Dec. 30, 2022

How to Get Subsidized Student Loans When You Make a Lot of Money

This is a post I’ve had in mind since before I ever started this blog, and probably the technique most unique to me. I’ve never heard of this being done by anyone else. It isn’t widely applicable, as it requires you to be a high income college student.


My College Days

I went to a fairly inexpensive university in Southeast Idaho, and it cost me about $10k a year to live. I got a job selling pest control door to door in 2012 and 2013.

In 2012 I only worked 7 weeks, but made over $10,000. A good haul for such a short time.

In 2013, I helped get a new office up and running and earned some override commissions for my role in recruiting and training.

Many door to door salesmen have done better (and worse), I was happy with my $40k earned in just four short months. I tracked the hours I worked and was making nearly $55 dollars per hour.

Door to door sales can be surprisingly lucrative

I would have returned for 2014 but I needed an internship in order to graduate the next year, and was able to secure one in Salt Lake City, paying $18 an hour. Combined with five hours of overtime per week making time and a half, I was earning approximately $850 a week. Not too bad, but less than half of what I made selling pest control.

Trust Me

Lucky for me, my Dad, while not part of the FIRE community, is fairly knowledgeable when it comes to finance. He had done some reading on trusts and knew enough to draw one up for me and have it notarized.

Not many many people are well versed in what a trust is exactly, so here’s Investopedia:

A trust is a fiduciary relationship in which one party, known as a trustor, gives another party, the trustee, the right to hold title to property or assets for the benefit of a third party, the beneficiary.


As you can see above, there are three roles in a trust: The Trustor, Trustee and Beneficiary. In Idaho, it is legal for one person to be all three. So that’s what we did.

Note that this may defeat some of the normal purposes of a trust, but works well for this specific scenario, if allowed in your state.

Even if the rules are different in your state, you can potentially have one drawn up with your parents , siblings or other family members in certain roles with yourself as the beneficiary.

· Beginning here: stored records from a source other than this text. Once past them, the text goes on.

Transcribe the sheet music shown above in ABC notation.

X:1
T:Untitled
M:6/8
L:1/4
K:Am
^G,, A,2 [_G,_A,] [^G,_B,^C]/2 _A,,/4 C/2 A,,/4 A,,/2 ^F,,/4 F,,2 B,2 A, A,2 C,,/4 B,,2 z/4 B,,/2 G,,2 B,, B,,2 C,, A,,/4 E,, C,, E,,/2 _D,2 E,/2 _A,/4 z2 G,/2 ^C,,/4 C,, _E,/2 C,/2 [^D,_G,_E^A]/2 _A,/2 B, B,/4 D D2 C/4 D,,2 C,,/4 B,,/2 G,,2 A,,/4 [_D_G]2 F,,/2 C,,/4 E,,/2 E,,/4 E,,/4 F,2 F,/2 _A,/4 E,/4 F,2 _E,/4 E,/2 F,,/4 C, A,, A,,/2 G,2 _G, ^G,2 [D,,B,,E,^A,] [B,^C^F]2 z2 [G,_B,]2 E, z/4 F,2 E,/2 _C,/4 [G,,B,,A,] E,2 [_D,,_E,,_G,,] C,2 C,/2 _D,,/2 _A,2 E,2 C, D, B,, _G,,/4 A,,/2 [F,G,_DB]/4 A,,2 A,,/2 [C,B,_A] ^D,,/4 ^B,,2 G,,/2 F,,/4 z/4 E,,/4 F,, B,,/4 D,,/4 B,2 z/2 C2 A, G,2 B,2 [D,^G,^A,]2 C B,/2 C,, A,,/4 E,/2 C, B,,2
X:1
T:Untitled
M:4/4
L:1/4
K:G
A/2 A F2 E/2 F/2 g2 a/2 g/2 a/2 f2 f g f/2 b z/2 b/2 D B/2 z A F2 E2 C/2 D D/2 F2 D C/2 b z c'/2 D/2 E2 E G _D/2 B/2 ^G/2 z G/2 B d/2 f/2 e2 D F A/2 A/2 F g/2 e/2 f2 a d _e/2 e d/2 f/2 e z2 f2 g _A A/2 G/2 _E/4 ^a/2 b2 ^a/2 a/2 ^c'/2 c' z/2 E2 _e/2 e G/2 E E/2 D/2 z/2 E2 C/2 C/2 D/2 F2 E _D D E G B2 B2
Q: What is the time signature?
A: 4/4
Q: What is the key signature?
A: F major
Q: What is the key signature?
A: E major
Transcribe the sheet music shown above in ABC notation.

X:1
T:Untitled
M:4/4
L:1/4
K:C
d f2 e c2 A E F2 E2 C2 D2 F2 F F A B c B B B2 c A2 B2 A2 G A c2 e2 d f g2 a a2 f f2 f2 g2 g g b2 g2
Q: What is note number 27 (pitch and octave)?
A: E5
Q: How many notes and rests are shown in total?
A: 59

How Does This Get Me Subsidized Loans?

To put it very simply, a trust is a legal entity separate from yourself. The trust is not me. You can open accounts, and hold assets or property in a trust. Trusts usually contain rules about it’s use that must be executed. I am not my trust, even though I am the Trustor, Trustee and Beneficiary.

A Shelter For The FAFSA

I made enough money in five months of work to fund my entire college education, plus some. There was zero change FAFSA was going to give me much, if anything, without the use of a trust.

Stocks were recovering quickly from the Great Recession, and I wanted to put my money to work. I set up investment accounts in my trust and before filling out my FAFSA I transferred all but $500 or so into my trust account.

As far as FAFSA knew, I made a lot but had little in MY bank account to show for it.

Meanwhile my trust accounts had tens of thousands invested. I was granted subsidized loans which don’t charge interest until 6 months after the graduation. I used these loans to pay for my education while my money grew over 10% a year in the stocks.

Upon graduation, I had a secured a job at a major software company, making nearly $60,000, and was able pay off my subsidized loans before ever paying interest.

I was able to borrow money for free for three years while investing well over $40,000 in a rapidly rising stock market.

Other Considerations

This strategy will only work if your parents don’t claim you on their tax return. Usually, a parent would want to claim their college student, because you’re worth $2,000 in tax breaks to them these days.

My Dad would run the taxes both ways in Turbo Tax, claiming me as a dependent and not claiming me. We would split the difference in his tax return, making it a win-win situation.

Additionally, you will likely have to consult a lawyer to get your trust set up, if you don’t have someone knowledgeable enough to draw one up for you. This can cost about one thousand on the low end, which is still inexpensive enough to make this strategy feasible for most high paid college students.

Final Thoughts

When you fill out FAFSA, they ask you up front how much money you have. Remember, you are not your trust; it is a completely separate entity.

Essentially I controlled $40k or more, and had access to it if needed, but that money was not technically in my name. All you have to do is transfer the money into the trust before you fill out FAFSA and you can legitimately claim that you have virtually no money, greatly increasing your chances for scholarships, grants, and subsidized loans.

I know most college students don’t make the kind of money I did, but some do. What do you think of this strategy? Let me know what questions you have and I can try to address those in the comments.